Specify a prefix for all the output files

./PhylogicNDT.py PhylogicSim -i MySimulation -ns 7

Specify the number of samples you want to simulate.

./PhylogicNDT.py PhylogicSim -i MySimulation -nodes 5

Specify the number of distinct clones present in your samples. Minimum 2 (The first clone is always the clonal clone)

./PhylogicNDT.py PhylogicSim -i MySimulation -nodes 5 -seg /Example_SegFile.txt

Specify a segment file with copy number values to sample from. See the "Example_SegFile.txt" for a format example. If no file is specified, a build-in CN profile is used, based on the hg19 contigs.

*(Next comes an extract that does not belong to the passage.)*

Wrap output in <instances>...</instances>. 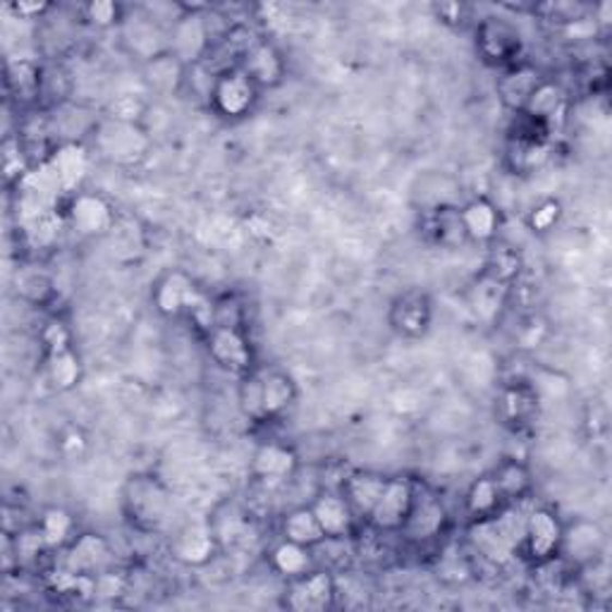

./PhylogicNDT.py PhylogicSim -i MySimulation -nodes 5 -clust_file /Example_Clust_File.txt

Force the ccf values of each cluster on each sample, instead of generating a new random phylogeny from scratch. If -clust_file is specified, the -ns and -nodes flags are ignored an instead replaced with the values from the Clust_File. Each line of the tsv file represents a sample, with each tab separated value the ccf of a cluster. The last value of each line must always be -1 to account for the artifact cluster.

./PhylogicNDT.py PhylogicSim -i MySimulation -nodes 5 -clust_file /Example_Clust_File.txt -a 0.3

Specify the proportion of mutations that are artifactual (Random af unrelated to mutation/CN). Can be combined with a clust_file.

./PhylogicNDT.py PhylogicSim -i MySimulation -nodes 5 -clust_file /Example_Clust_File.txt -pfile /Example_PurityFile.txt

TSV file to specify the purity of each sample individualy (Otherwise, the purity is specified for all the samples using the -p flag.). Each line represents a sample. The file can optionally contain an extra three columns with the alpha, beta and N values for the coverage betabinomial for each sample (Otherwise, those values are set for all samples using the -ap, -b and -nb flags respectively).